= Text section =
:::
At the same time, in an extremely tight vote that highlighted the nation’s deep divisions, Obama retained his base coalition of liberals, women, and African-Americans. The president enjoyed a huge advantage among Latinos, the nation’s fastest-growing electorate, after Romney tacked far to the right with a get-tough immigration stance during the GOP primary and struggled to return to the political center.

Obama’s relentless attack on Romney’s Bain Capital years helped persuade sufficient numbers of independents and swing voters that Romney was an unacceptable alternative, even if they were unhappy with the status quo.

Ultimately, for a guy who loves to immerse himself in data, Romney just couldn’t make the math work.

Added to the slowly improving economic indicators, the former Massachusetts governor proved incapable of cracking Obama’s stubborn lead. Despite Romney’s frequent indictments of Obama’s stewardship, the president’s job approval ratings climbed to around 50 percent in September and October, according to the Gallup daily tracking poll.

Even when Romney broke from his conservative course and delivered a stellar early October debate performance against the incumbent — suddenly presenting himself as a moderate with heart who was prepared to bridge partisan divides — it still was not quite enough.

Yes, Washington was gridlocked, but voters knew Republicans in Congress bore much of the responsibility.

Yes, the economy struggled and unemployment did not dip below 8 percent until the end of Obama’s first term. That was tempered by voters’ understanding that Obama assumed office in the midst of the worst economic calamity since 1929. Nationally, according to exit polls, about 40 percent of voters blamed Obama for the nation’s economic condition.

“The public to some degree discounted the poor performance, because of the bad hand Obama was dealt when he took over the presidency,’’ said John Geer, political science professor at Vanderbilt University.

This was not the inspirational victory of 2008. Obama hosted his Chicago celebration Tuesday night inside a hulking convention center on the shores of Lake Michigan — with admittance for ticket holders only — not in Grant Park where 240,000 giddy supporters showed up in 2008 to celebrate the election of the first African-American president.

Unlike that race, this campaign was a grind.

“Tonight, in this election, you, the American people, reminded us that while our road has been hard, while our journey has been long, we have picked ourselves up. We have fought ourselves back,” Obama said in his victory speech. “And we know in our hearts that for the United States of America, the best is yet to come.”

Obama’s team ultimately beat Romney on his own analytical terrain, by crunching numbers and studying precisely how to motivate their core voters while also snatching just enough of the undecided voters on the margins of polling data.
:::
= Requests =
1) Please decide whether each statement below agrees with the text on Obama's win over Romney, answering yes or no and quoting the words from that text that decide it.
(a) Obama's job approval ratings rose to around 50 percent in September and October, according to the Gallup daily tracking poll.
(b) Obama held his Tuesday night celebration in Grant Park.
(c) Exit polls showed that about 60 percent of voters blamed Obama for the nation's economic condition.
2) Carry on the text on Obama's win over Romney, picking up after its final sentence.

= Listing =
:::
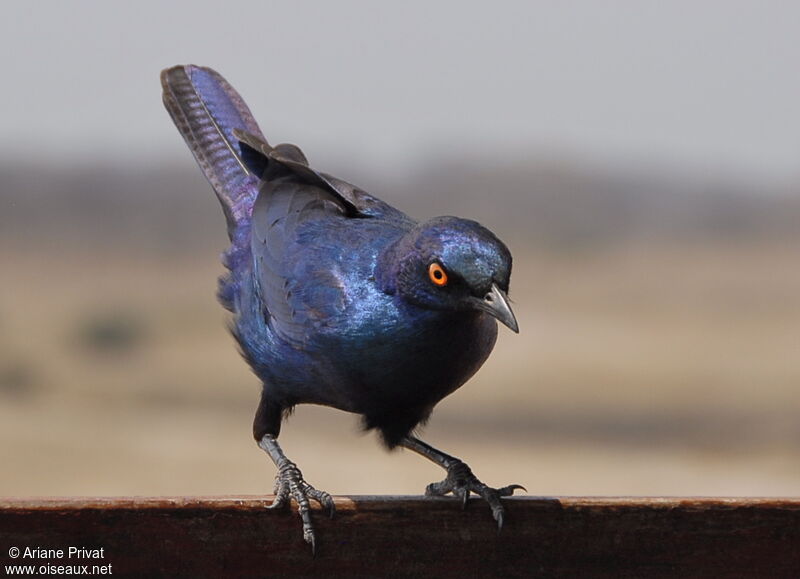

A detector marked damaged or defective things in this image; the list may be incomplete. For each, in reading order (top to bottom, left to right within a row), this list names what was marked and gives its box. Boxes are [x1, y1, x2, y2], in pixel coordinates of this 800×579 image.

rusty metal rail [1, 496, 800, 576]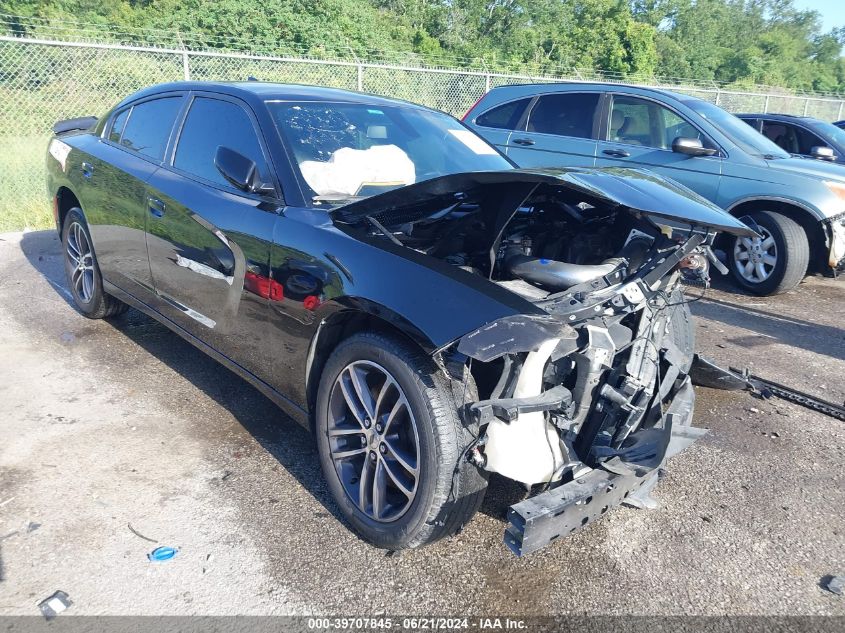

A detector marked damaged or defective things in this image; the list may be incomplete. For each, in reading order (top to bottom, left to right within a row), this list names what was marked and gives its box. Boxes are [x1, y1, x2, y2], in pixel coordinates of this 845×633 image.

crushed hood [332, 165, 756, 237]
damaged radiator support [688, 354, 840, 422]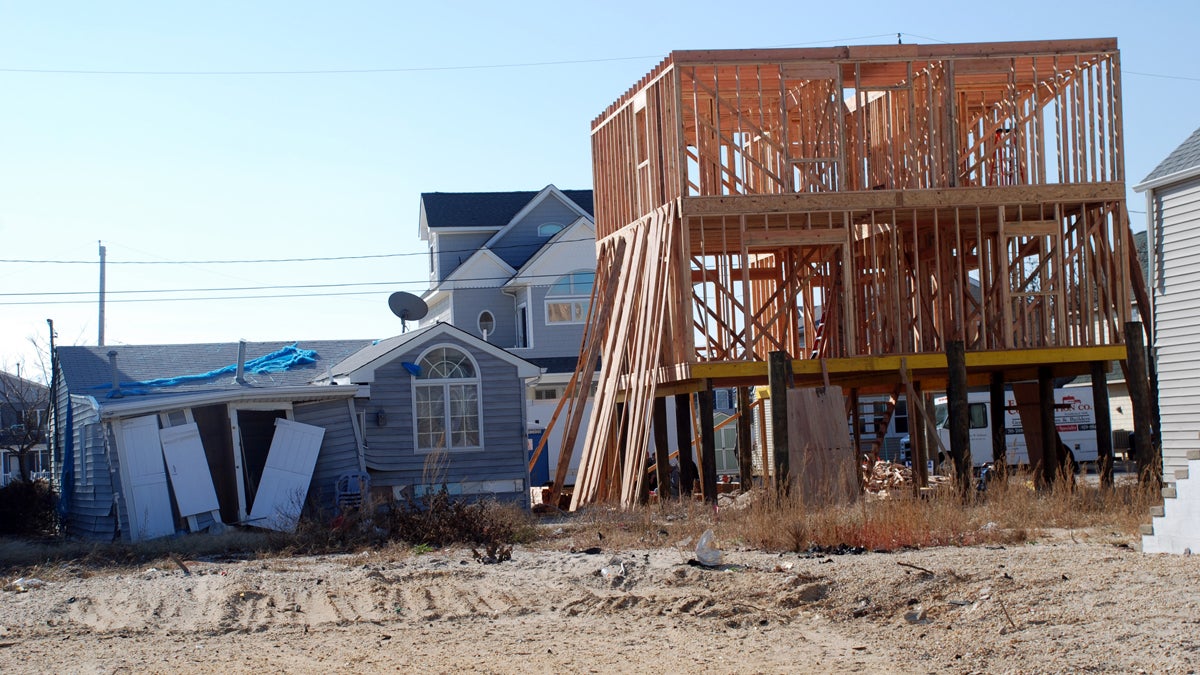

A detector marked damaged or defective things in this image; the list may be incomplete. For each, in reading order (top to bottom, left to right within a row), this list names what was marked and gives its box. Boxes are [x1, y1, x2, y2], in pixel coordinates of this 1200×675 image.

damaged house [51, 321, 540, 540]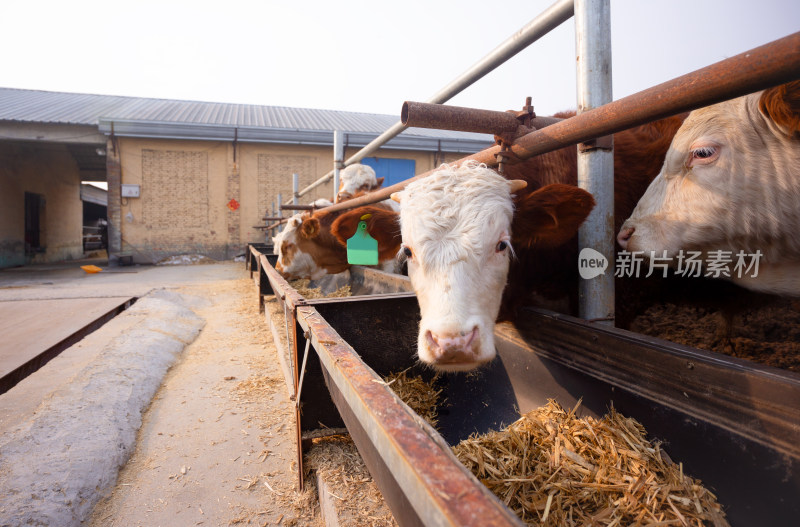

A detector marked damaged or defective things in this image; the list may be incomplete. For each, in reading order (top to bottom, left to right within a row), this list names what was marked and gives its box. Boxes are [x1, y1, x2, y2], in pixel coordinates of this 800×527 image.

rusty horizontal pipe [318, 30, 800, 217]
rusty metal trough [245, 245, 800, 524]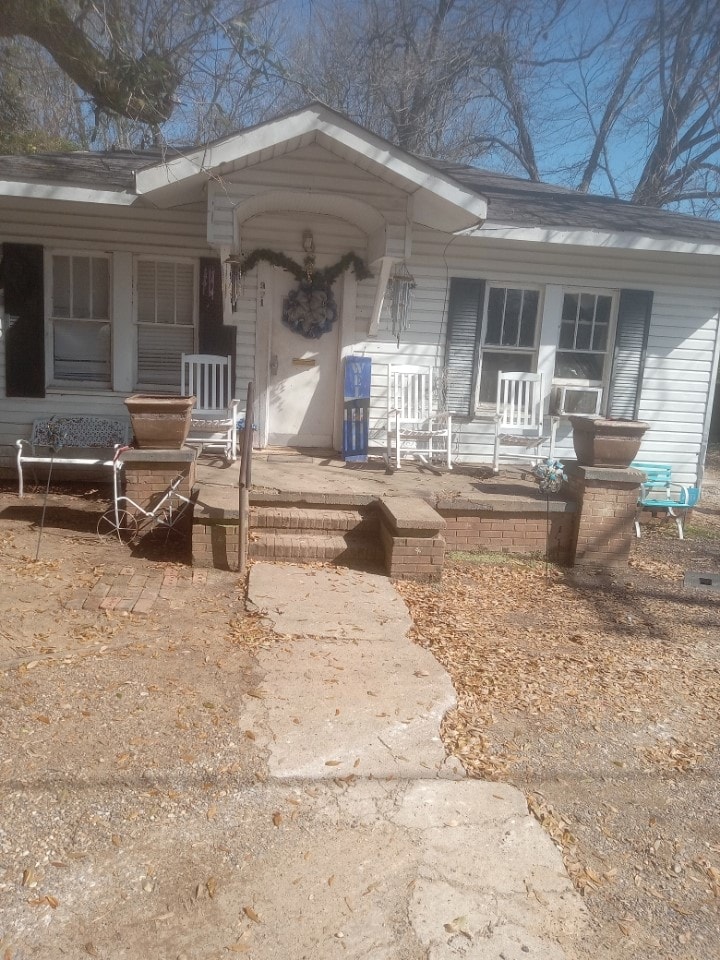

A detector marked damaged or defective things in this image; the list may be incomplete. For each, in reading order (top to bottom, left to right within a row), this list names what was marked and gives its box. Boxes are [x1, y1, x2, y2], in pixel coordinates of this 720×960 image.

cracked concrete path [239, 564, 588, 960]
:::
= Task responses =
1)
(a) Yes: "the president’s job approval ratings climbed to around 50 percent in September and October, according to the Gallup daily tracking poll."
(b) No: "inside a hulking convention center on the shores of Lake Michigan — with admittance for ticket holders only — not in Grant Park"
(c) No: "about 40 percent of voters blamed Obama for the nation’s economic condition."

2)
Then they deployed a broad and penetrating ground organization that scrubbed key neighborhoods in key counties in such key states as Ohio, making sure they contacted all of the households that were likely to support Obama.

“That’s the campaign we prepared for,’’ Obama adviser David Plouffe said on MSNBC Tuesday morning as the Obama troops fanned out across Ohio in a carefully choreographed canvass.

The Obama team also adopted wholesale the strategy the late Massachusetts Senator Edward M. Kennedy used to defeat Romney in the former businessman’s first foray into politics in 1994. They dug into his tenure as chief executive of Bain Capital and hammered Romney for shuttering factories and laying off workers. They painted Romney as an unrepentant capitalist with little concern for — or understanding of — how the rest of America lives.

It was, to a degree, a caricature, but Romney did himself no favors during the presidential campaign by repeatedly showing insensitivity toward those in other income brackets.

From the Republican primary race through the closing months of the general election, he often found himself explaining an impolitic remark.

The most damaging, perhaps, was caught on videotape at a private fund-raiser in May, when Romney asserted that nearly half of Americans saw themselves as “victims” and refused to take responsibility for their own lives.

The self-inflicted damage eroded the advantage Romney hoped to have against a president who had never worked in business. It became more difficult for Romney to argue that his long business career gave him insight into how the economy works, how to create jobs, and how to put the United States on the move again.

“I so wish that I had been able to fulfill your hopes to lead the country in a different direction,” Romney said through a forced smile in his concession speech. “But the nation chose another leader.”

There were other factors that didn’t fit neatly on a spreadsheet. The president remained well-liked by voters — much more so than Romney. He proved with Tuesday’s election that he had retained their trust, respect, and admiration, and that they were willing to give him four more years to fulfill the hopes and changes he outlined in 2008.

Next up for Obama is proving to those voters that he can achieve results. That remains an exceedingly difficult task in a deeply divided capital, with Republicans retaining control of the House on Tuesday and Democrats staying in charge in the Senate. Latinos who voted for Obama in large numbers Tuesday will demand that he seriously pursue immigration reform. Hurricane Sandy’s devastating effects in New York and New Jersey have renewed calls to address climate change.

Most immediately, the president and Congress will have to deal with the looming “fiscal cliff’’ — a set of automatic budget cuts that were put in place by Washington leaders to extract themselves from the 2011 debt-ceiling standoff, combined with the expiration of the George W. Bush-era tax cuts.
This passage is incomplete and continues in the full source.